ShinHousing

Area guides

Dokumen yang Diperlukan untuk Menyewa Apartemen di Jepang sebagai Orang Asing

Tim Shin Housing · 20/7/2026
Dokumen yang Diperlukan untuk Menyewa Apartemen di Jepang sebagai Orang Asing

Dokumen biasanya menjadi bagian dari proses menyewa apartemen untuk orang asing di Jepang yang paling membuat stres, terutama karena daftar persisnya berubah-ubah tergantung status visa Anda, sudah berapa lama Anda tinggal di negara ini, dan jenis properti yang Anda ajukan. Berikut yang perlu Anda siapkan sebelum mulai mengajukan aplikasi.

Kartu Izin Tinggal (Zairyu Card)

Kartu Izin Tinggal adalah dokumen paling penting dari semuanya. Kartu ini menunjukkan status visa, jangka waktu tinggal, dan izin kerja Anda, dan hampir semua pemilik properti atau agen akan memintanya lebih dulu sebelum dokumen lainnya.

Paspor

Anda biasanya perlu menunjukkan paspor bersama dengan Kartu Izin Tinggal, khususnya halaman foto dan halaman yang memuat cap masuk atau visa Anda.

Surat Keterangan Domisili (Juminhyo)

Setelah Anda mendaftarkan alamat di kantor distrik setempat, Anda bisa mendapatkan Juminhyo, yang diminta banyak pemilik properti sebagai bukti bahwa Anda adalah penduduk terdaftar.
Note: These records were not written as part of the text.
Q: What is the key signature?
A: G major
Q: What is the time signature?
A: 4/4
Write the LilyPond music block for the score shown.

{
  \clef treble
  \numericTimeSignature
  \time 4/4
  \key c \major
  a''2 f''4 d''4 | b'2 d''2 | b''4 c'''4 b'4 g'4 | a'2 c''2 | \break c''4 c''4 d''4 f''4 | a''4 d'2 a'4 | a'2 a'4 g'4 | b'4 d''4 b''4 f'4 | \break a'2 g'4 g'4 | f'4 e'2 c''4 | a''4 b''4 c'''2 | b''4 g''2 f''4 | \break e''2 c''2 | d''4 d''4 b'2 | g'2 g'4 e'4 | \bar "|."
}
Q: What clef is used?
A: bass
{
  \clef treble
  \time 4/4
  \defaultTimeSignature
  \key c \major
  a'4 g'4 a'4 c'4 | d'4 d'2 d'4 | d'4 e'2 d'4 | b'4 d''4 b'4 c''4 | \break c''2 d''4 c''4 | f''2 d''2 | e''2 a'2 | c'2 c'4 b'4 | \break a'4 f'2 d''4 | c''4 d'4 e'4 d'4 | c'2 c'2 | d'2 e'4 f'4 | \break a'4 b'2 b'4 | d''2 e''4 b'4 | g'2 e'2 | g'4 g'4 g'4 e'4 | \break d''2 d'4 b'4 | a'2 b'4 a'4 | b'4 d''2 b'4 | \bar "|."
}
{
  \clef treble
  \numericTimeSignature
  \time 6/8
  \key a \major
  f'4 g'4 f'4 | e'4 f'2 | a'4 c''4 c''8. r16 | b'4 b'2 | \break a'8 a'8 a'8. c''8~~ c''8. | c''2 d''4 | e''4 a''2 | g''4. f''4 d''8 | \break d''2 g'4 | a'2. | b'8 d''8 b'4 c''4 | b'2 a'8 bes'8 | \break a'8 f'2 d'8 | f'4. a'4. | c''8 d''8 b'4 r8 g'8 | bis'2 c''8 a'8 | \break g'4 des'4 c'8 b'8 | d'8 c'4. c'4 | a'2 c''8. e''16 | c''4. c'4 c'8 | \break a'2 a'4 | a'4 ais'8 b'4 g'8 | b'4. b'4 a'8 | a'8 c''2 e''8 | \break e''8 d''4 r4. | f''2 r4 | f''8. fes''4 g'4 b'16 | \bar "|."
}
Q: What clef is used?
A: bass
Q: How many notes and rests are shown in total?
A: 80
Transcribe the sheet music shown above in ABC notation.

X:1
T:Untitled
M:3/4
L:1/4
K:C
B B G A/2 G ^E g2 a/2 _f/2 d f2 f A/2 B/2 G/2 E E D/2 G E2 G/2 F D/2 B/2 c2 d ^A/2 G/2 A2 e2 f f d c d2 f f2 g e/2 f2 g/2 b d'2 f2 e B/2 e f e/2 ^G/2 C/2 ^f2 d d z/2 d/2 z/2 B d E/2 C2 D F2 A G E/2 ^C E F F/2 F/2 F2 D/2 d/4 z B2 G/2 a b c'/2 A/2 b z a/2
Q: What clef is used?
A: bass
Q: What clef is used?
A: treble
Jika Anda baru saja tiba di Jepang dan belum mendaftarkan alamat, ini sering menjadi satu-satunya dokumen yang belum Anda miliki — inilah sebabnya furnished rental dan apartemen bulanan, yang biasanya memiliki syarat dokumen lebih ringan, cocok digunakan sebagai langkah awal.

Bukti pendapatan atau status pekerjaan

Pemilik properti ingin memastikan Anda mampu membayar sewa. Ini biasanya berupa kontrak kerja, surat keterangan kerja dari perusahaan (zaishoku shomeisho), atau slip gaji terbaru. Mahasiswa mungkin memerlukan surat dari sekolah beserta bukti beasiswa atau dukungan finansial dari orang tua.

Informasi kontak darurat

Hampir semua aplikasi meminta kontak darurat — seseorang yang bisa dihubungi pemilik properti atau agen jika mereka tidak dapat menghubungi Anda. Orang ini tidak memiliki tanggung jawab finansial atas uang sewa Anda, berbeda dengan penjamin, dan biasanya adalah teman, kolega, atau kontak HR dari perusahaan tempat Anda bekerja.

Informasi penjamin atau aplikasi perusahaan penjamin

Jika Anda menggunakan penjamin pribadi, Anda akan memerlukan data kontak dan pendapatan mereka. Jika Anda menggunakan perusahaan penjamin sebagai gantinya — cara yang lebih umum bagi penyewa asing — Anda akan mengisi formulir aplikasi singkat dan membayar biaya, biasanya setara setengah hingga satu bulan uang sewa. Lihat panduan kami tentang menyewa tanpa penjamin untuk memahami cara kerjanya secara praktis.

My Number, jika Anda memilikinya

Beberapa agen meminta My Number Anda (sistem nomor identitas individu di Jepang) untuk verifikasi identitas, meskipun ini tidak berlaku secara universal dan bergantung pada properti dan agen yang bersangkutan.

Informasi rekening bank

Anda memerlukan rekening bank Jepang untuk membayar uang sewa dan utilitas melalui debit otomatis dalam banyak kasus. Jika Anda belum membuka rekening, perhatikan bahwa beberapa bank mensyaratkan Juminhyo atau lama tinggal tertentu, sehingga ini bisa menjadi masalah lingkaran setan bagi pendatang baru — alasan lain mengapa furnished rental sebagai tempat tinggal pertama dapat menyederhanakan beberapa bulan pertama Anda.

Stempel pribadi (hanko) atau tanda tangan

Pemilik properti yang lebih tradisional mungkin meminta stempel pribadi (hanko), meskipun tanda tangan semakin banyak diterima, terutama di agen yang sudah biasa melayani penyewa asing.

Merangkum semuanya

Daftar dokumen ini terlihat panjang, tetapi kebanyakan penyewa asing hanya membutuhkan tiga atau empat item ini untuk setiap aplikasi, dan agen yang berfokus pada apartemen untuk orang asing akan memberi tahu Anda secara pasti dokumen apa yang diperlukan untuk setiap listing sebelum Anda mengajukan aplikasi. Menyiapkan Kartu Izin Tinggal, paspor, dan bukti pendapatan sejak hari pertama sudah mencakup sebagian besar kasus.